MySQL external table
In the star schema, data is generally divided into dimension tables and fact tables. Dimension tables have less data but involve UPDATE operations. Currently, StarRocks does not support direct UPDATE operations (update can be implemented by using the unique key model). In some scenarios, you can store dimension tables in MySQL for direct data read.
To query MySQL data, you must create an external table in StarRocks and map it to the table in your MySQL database. You need to specify the MySQL connection information when creating the table.
CREATE EXTERNAL TABLE mysql_external_table
(
k1 DATE,
k2 INT,
k3 SMALLINT,
k4 VARCHAR(2048),
k5 DATETIME
)
ENGINE=mysql
PROPERTIES
(
"host" = "127.0.0.1",
"port" = "3306",
"user" = "mysql_user",
"password" = "mysql_passwd",
"database" = "mysql_db_test",
"table" = "mysql_table_test"
);
Parameters:
- host: the connection address of the MySQL database
- port: the port number of the MySQL database
- user: the username to log in to MySQL
- password: the password to log in to MySQL
- database: the name of the MySQL database
- table: the name of the table in the MySQL database
Elasticsearch external table
StarRocks and Elasticsearch are two popular analytics systems. StarRocks is performant in large-scale distributed computing. Elasticsearch is ideal for full-text search. StarRocks combined with Elasticsearch can deliver a more complete OLAP solution.
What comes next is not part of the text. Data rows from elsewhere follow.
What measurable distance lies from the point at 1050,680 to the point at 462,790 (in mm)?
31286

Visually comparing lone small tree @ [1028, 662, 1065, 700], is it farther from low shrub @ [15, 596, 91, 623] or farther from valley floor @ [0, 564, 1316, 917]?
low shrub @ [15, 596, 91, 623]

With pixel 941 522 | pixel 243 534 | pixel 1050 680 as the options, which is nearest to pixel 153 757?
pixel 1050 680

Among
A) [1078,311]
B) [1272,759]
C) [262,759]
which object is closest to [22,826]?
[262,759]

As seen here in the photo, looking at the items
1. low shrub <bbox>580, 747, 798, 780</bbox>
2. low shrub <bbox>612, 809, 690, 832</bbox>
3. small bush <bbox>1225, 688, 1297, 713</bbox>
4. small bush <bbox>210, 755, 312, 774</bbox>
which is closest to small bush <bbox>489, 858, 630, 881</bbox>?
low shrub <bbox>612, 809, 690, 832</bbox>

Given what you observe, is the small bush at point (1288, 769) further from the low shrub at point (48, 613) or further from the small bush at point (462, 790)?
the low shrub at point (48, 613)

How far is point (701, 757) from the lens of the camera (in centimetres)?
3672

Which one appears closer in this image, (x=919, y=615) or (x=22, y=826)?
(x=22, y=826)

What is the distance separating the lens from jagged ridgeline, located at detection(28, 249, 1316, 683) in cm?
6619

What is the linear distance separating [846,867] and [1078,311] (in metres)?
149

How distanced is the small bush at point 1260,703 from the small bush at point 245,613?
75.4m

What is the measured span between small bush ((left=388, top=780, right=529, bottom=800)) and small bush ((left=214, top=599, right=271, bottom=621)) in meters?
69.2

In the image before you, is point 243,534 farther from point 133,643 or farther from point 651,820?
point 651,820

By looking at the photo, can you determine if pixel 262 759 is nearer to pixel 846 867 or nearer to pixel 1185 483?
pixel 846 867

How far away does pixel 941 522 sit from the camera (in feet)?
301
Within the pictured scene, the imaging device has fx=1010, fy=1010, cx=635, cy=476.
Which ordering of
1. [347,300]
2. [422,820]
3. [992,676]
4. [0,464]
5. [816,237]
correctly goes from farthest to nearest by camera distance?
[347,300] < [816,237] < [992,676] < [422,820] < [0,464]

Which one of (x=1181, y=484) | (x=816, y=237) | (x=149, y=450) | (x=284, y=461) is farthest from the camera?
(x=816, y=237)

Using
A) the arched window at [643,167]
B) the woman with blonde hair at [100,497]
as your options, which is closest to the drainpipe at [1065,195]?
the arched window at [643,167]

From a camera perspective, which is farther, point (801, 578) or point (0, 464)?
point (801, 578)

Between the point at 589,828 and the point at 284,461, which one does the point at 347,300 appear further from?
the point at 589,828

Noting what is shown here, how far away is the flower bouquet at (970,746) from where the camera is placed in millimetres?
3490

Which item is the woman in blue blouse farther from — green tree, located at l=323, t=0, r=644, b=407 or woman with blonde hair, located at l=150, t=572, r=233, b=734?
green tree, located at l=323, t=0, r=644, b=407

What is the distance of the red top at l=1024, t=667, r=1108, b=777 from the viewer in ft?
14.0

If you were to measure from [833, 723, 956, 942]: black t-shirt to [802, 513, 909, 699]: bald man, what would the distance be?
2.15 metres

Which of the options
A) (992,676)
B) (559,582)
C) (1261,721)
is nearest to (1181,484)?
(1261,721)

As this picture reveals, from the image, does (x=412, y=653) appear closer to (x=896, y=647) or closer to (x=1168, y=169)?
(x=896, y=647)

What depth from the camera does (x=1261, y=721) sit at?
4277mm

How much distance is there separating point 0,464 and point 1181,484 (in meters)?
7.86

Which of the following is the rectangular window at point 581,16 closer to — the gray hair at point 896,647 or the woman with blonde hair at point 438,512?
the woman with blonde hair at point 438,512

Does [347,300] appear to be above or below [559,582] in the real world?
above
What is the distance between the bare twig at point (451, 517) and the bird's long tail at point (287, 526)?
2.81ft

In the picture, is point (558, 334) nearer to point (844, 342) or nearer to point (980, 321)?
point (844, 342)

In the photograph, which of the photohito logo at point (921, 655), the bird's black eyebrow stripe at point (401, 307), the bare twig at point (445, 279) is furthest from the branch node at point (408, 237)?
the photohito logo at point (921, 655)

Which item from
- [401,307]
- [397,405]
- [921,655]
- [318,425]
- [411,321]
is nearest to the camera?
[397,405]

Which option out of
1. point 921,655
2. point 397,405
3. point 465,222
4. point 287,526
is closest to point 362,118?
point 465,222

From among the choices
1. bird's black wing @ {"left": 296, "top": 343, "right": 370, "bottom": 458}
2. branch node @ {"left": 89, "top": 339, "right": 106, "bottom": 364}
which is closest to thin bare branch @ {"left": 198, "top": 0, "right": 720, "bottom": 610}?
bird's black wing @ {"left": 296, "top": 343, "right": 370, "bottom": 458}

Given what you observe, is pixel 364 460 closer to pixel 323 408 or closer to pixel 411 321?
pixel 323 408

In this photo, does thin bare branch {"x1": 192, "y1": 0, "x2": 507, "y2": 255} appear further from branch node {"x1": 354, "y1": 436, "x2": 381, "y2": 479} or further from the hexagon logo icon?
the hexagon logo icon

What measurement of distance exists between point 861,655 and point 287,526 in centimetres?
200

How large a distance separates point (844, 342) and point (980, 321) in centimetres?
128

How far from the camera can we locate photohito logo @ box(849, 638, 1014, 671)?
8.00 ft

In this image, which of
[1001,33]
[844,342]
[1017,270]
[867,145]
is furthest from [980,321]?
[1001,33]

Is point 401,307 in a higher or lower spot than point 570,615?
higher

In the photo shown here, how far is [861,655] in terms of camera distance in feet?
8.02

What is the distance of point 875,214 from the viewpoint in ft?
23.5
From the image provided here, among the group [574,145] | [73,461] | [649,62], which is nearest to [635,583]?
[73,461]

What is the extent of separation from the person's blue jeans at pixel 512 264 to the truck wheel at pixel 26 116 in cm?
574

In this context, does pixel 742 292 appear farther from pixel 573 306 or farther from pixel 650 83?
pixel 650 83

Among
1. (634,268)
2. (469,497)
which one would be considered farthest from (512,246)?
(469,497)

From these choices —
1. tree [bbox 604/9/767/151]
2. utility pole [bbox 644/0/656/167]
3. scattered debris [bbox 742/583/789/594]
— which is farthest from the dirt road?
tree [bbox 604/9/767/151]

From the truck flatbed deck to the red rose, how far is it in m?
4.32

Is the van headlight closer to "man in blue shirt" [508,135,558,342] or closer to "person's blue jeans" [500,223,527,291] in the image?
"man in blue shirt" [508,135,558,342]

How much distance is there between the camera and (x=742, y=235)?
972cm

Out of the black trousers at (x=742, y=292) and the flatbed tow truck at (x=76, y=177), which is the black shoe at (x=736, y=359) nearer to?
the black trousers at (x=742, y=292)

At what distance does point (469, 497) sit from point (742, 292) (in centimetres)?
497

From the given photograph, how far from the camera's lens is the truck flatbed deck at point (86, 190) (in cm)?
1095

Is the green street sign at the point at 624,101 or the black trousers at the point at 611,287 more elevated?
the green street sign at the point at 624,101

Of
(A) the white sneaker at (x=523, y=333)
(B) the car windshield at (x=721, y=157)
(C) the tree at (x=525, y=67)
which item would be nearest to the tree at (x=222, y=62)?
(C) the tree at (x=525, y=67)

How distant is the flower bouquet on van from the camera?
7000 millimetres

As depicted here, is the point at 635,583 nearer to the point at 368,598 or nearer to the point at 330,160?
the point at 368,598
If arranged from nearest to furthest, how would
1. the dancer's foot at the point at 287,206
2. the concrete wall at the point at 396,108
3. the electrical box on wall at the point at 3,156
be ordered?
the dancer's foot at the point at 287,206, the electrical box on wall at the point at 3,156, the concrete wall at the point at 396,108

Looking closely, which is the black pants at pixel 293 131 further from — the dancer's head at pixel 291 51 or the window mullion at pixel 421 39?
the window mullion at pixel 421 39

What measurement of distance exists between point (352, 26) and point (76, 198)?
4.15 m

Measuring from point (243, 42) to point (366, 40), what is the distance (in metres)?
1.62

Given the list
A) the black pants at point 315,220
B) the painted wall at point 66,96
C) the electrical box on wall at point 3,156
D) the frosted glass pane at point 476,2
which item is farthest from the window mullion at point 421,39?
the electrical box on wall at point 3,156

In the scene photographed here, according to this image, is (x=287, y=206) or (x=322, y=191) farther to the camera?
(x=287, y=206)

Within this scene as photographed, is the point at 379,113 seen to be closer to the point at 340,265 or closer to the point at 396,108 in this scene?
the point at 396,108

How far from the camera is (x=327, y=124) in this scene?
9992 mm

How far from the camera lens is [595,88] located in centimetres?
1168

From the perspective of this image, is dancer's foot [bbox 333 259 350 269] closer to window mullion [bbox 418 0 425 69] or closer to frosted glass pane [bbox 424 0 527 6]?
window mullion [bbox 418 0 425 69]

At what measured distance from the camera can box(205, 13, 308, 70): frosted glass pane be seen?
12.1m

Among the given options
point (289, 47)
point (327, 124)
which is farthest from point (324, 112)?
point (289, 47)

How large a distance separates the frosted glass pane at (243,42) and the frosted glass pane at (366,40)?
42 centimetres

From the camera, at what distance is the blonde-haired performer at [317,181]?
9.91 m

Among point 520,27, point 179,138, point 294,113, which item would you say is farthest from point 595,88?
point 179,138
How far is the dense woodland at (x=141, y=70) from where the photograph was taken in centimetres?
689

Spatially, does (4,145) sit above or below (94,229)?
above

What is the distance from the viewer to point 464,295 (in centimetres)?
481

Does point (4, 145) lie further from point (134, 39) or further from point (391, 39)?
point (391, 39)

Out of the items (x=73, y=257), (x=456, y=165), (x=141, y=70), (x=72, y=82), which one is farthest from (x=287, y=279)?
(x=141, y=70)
Example of creating an Elasticsearch external table
CREATE EXTERNAL TABLE elastic_search_external_table
(
k1 DATE,
k2 INT,
k3 SMALLINT,
k4 VARCHAR(2048),
k5 DATETIME
)
ENGINE=ELASTICSEARCH
PARTITION BY RANGE(k1)
()
PROPERTIES (
"hosts" = "http://192.168.0.1:8200,http://192.168.0.2:8200",
"user" = "root",
"password" = "root",
"index" = "tindex",
"type" = "doc"
);
Parameters
Parameter | Description |
---|---|
host | The connection address of the Elasticsearch cluster. You can specify one or more addresses. StarRocks can parse the Elasticsearch version and index shard allocation from this address. |
user | The username of the Elasticsearch cluster with basic authentication enabled. Make sure you have the access to /*cluster/state/*nodes/http and the index. |
password | The password of the Elasticsearch cluster. |
index | The name of the Elasticsearch index that corresponds to the table in StarRocks. It can be an alias. |
type | he type of the index. Default value: doc. |
transport | This parameter is reserved. Default value: http. |
Predicate pushdown
StarRocks supports predicate pushdown. Filters can be pushed down to Elasticsearch for execution, which improves query performance. The following table lists the operators that support predicate pushdown.
SQL syntax | ES syntax |
---|---|
= | term query |
in | terms query |
>=, <=, >, < | range |
and | bool.filter |
or | bool.should |
not | bool.must_not |
not in | bool.must_not + terms |
esquery | ES Query DSL |
Example
The esquery function is used to push down queries that cannot be expressed in SQL (such as match and geoshape) to Elasticsearch for filtering. The first parameter in the esquery function is used to associate an index. The second parameter is a JSON expression of basic Query DSL, which is enclosed in brackets {}. The JSON expression must have but only one root key, such as match, geo_shape, or bool.
- match query
select * from es_table where esquery(k4, '{
"match": {
"k4": "StarRocks on elasticsearch"
}
}');
- geo-related query
select * from es_table where esquery(k4, '{
"geo_shape": {
"location": {
"shape": {
"type": "envelope",
"coordinates": [
[
13,
53
],
[
14,
52
]
]
},
"relation": "within"
}
}
}');
- bool query
select * from es_table where esquery(k4, ' {
"bool": {
"must": [
{
"terms": {
"k1": [
11,
12
]
}
},
{
"terms": {
"k2": [
100
]
}
}
]
}
}');
Note
- Elasticsearch earlier than 5.x scans data in a different way than that later than 5.x. Currently, only versions later than 5.x are supported.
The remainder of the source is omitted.